NLRC held that Arlene was a regular employee with respect to the activities for which she was
employed since she continuously rendered services that were deemed necessary and desirable to Fujis
business.The National Labor Relations Commission ordered Fuji to pay Arlene backwages, computed
from the date of her illegal dismissal

Issues: 1) Whether or not Espirituis a regular employee or a fixed-term contractual employee? Regular
employee 2) Whether or not Espiritu was illegally dismissed? yes

Ruling: The Court of Appeals affirmed the ruling of the National Labor Relations Commission finding that
Arlene was a regular employee. Arlene was hired by Fuji as a news producer, but there was no showing
that she was hired because of unique skills that would distinguish her from ordinary employees. Neither
was there any showing that she had a celebrity status. Her monthly salary amounting to US$1,900.00
appears to be a substantial sum, especially if compared to her salary when she was still connected with
GMA. Indeed, wages may indicate whether one is an independent contractor. Wages may also indicate
that an employee is able to bargain with the employer for better pay. However, wages should not be the
conclusive factor in determining whether one is an employee or an independent contractor.

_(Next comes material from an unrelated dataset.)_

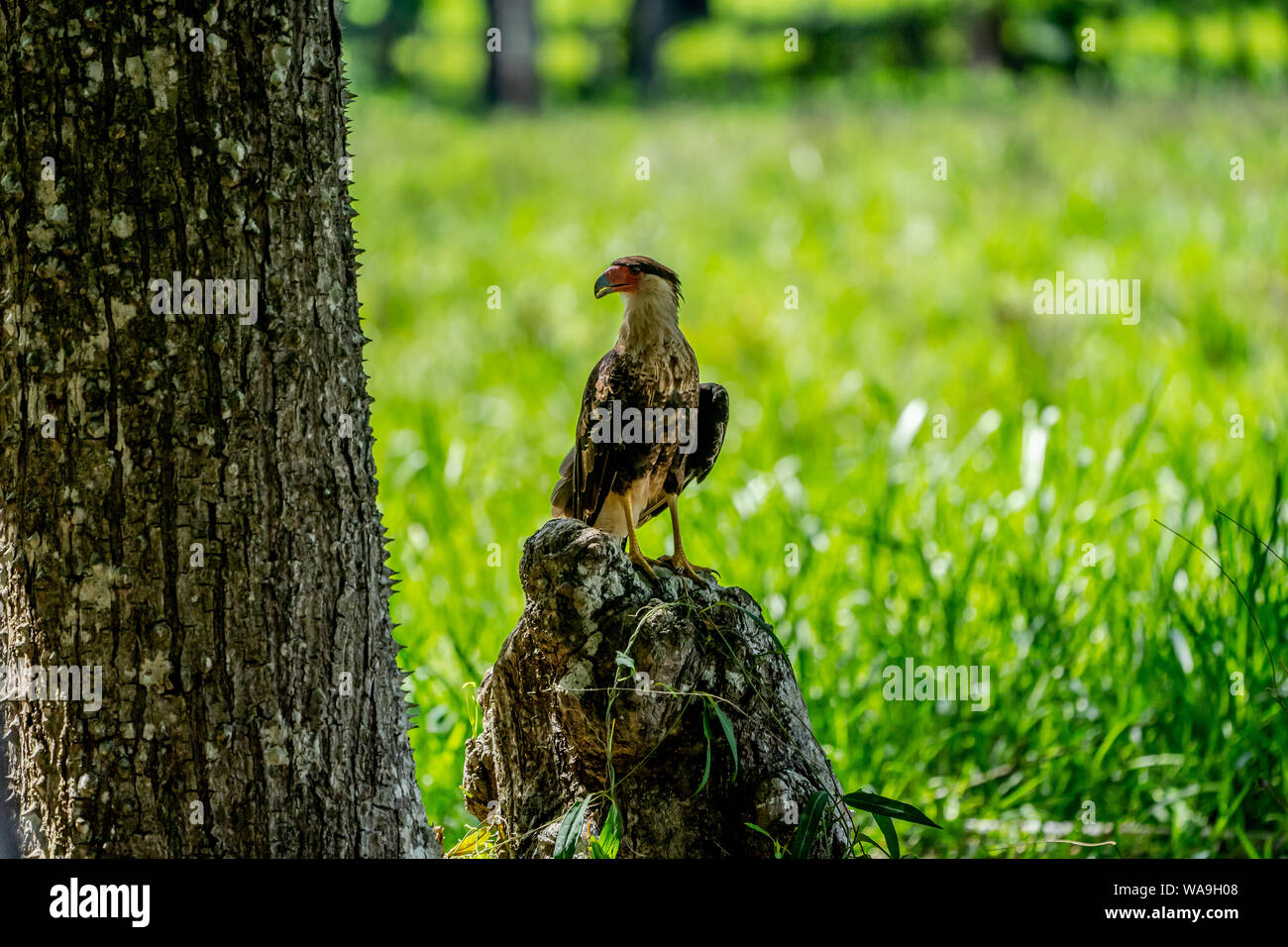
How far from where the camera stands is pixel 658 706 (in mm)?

Apart from Arlenes illegal dismissal, the manner of her dismissal was effected in an oppressive
approach with her salary and other benefits being withheld until May 5,2009, when she had no choice
but to sign the non-renewal contract.
The assailed Court of Appeals decision dated June 25, 2012 is AFFIRMED with the modification
that backwages shall be computed from June 2009. Legal interest shall be computed at the rate of 6%
per annum of the total monetary award from date of finality of this decision until full satisfaction.